▸ WHAT THE EXERCISE ASKS
Lines from the one holding "lothian chambers registry office wedding" through the end of the entries, inclusive, form the whole output; reproduce them exactly and omit pictures.

════════

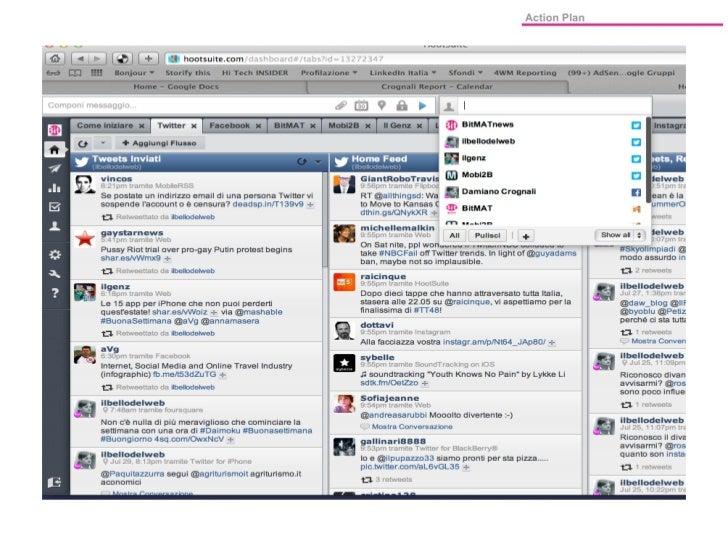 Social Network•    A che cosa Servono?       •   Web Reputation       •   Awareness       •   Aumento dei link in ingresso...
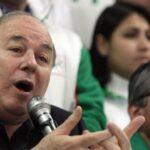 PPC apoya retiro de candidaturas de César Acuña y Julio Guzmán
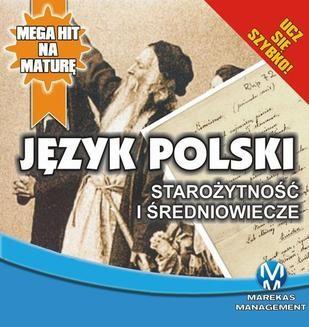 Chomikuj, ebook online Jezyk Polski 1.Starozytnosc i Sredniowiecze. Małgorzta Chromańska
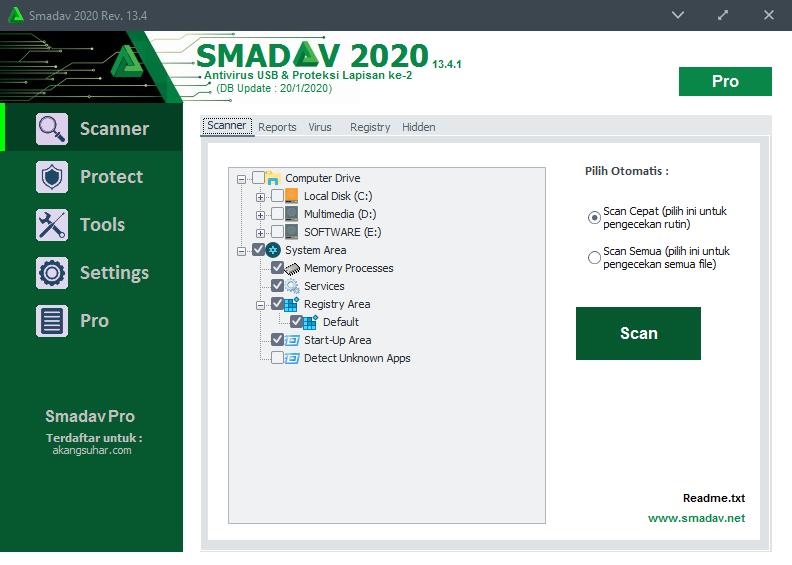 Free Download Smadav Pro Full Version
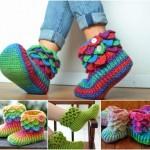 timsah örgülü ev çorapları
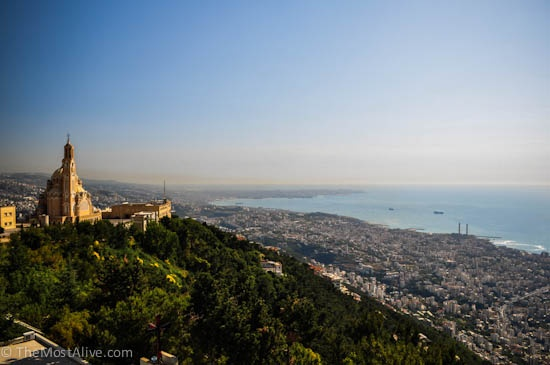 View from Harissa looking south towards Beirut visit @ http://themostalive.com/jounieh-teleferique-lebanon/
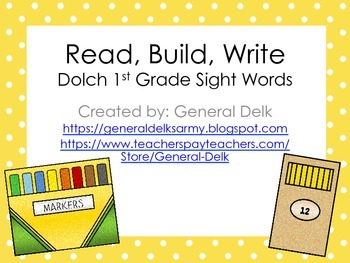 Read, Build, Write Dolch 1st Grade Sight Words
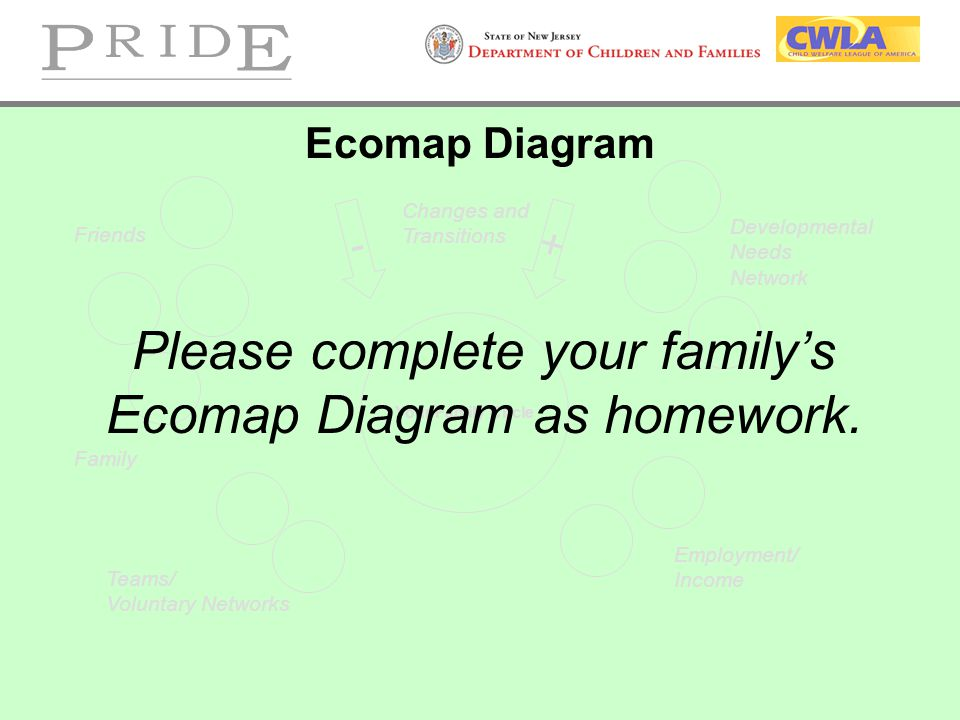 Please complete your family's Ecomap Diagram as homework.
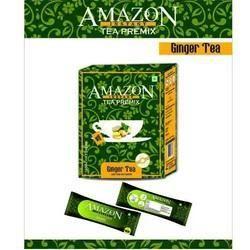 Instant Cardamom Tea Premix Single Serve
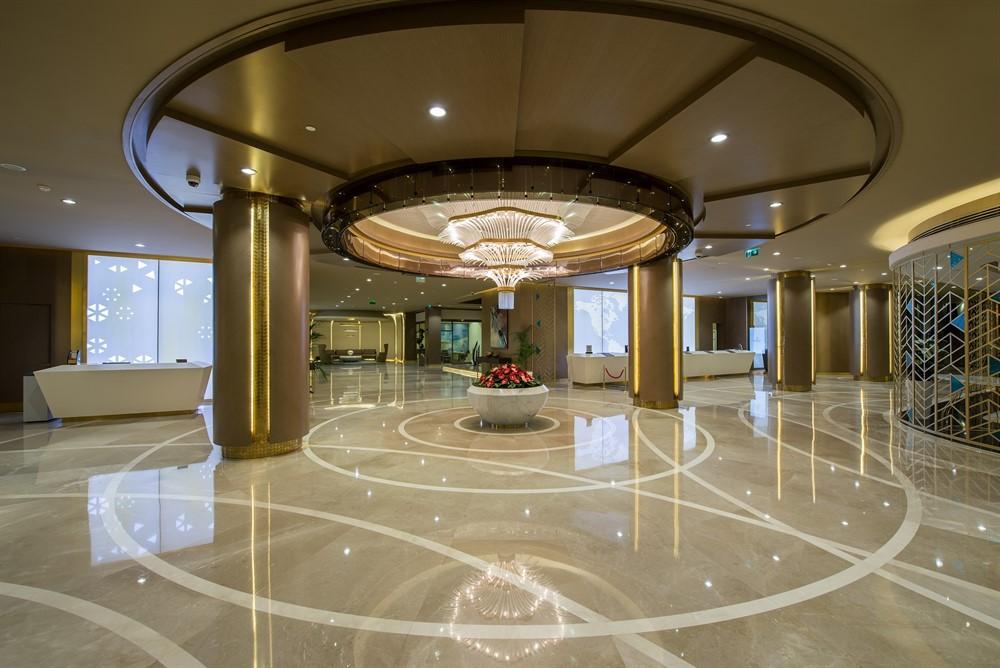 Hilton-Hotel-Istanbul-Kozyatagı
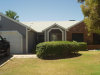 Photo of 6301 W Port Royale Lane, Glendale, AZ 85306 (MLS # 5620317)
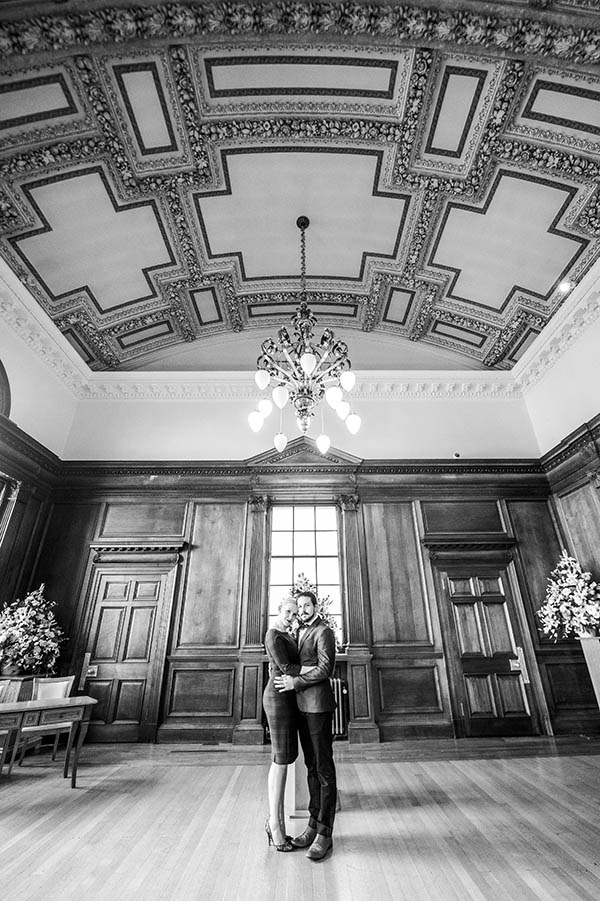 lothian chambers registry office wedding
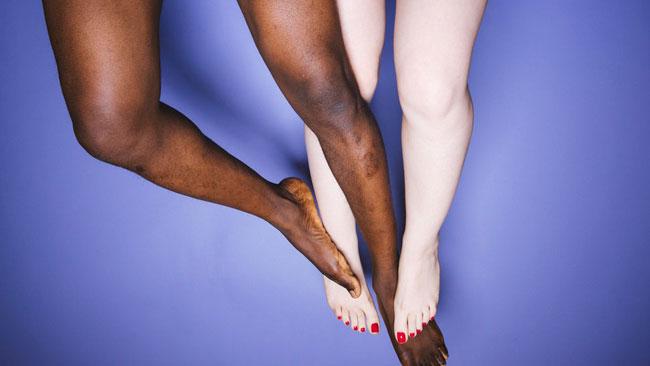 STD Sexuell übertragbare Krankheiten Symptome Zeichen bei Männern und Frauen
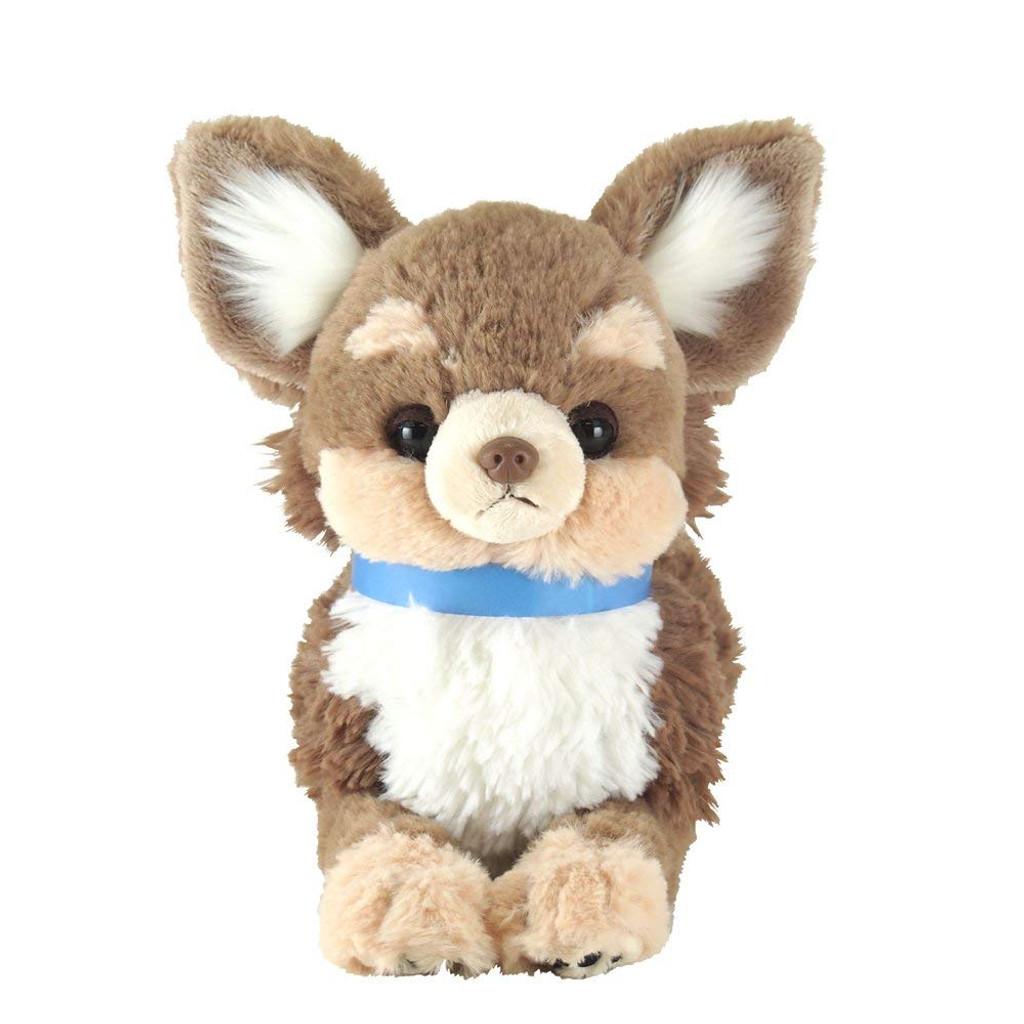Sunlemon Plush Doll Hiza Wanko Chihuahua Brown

════════

▸ YOUR SOLUTION
 lothian chambers registry office wedding
 STD Sexuell übertragbare Krankheiten Symptome Zeichen bei Männern und Frauen
Sunlemon Plush Doll Hiza Wanko Chihuahua Brown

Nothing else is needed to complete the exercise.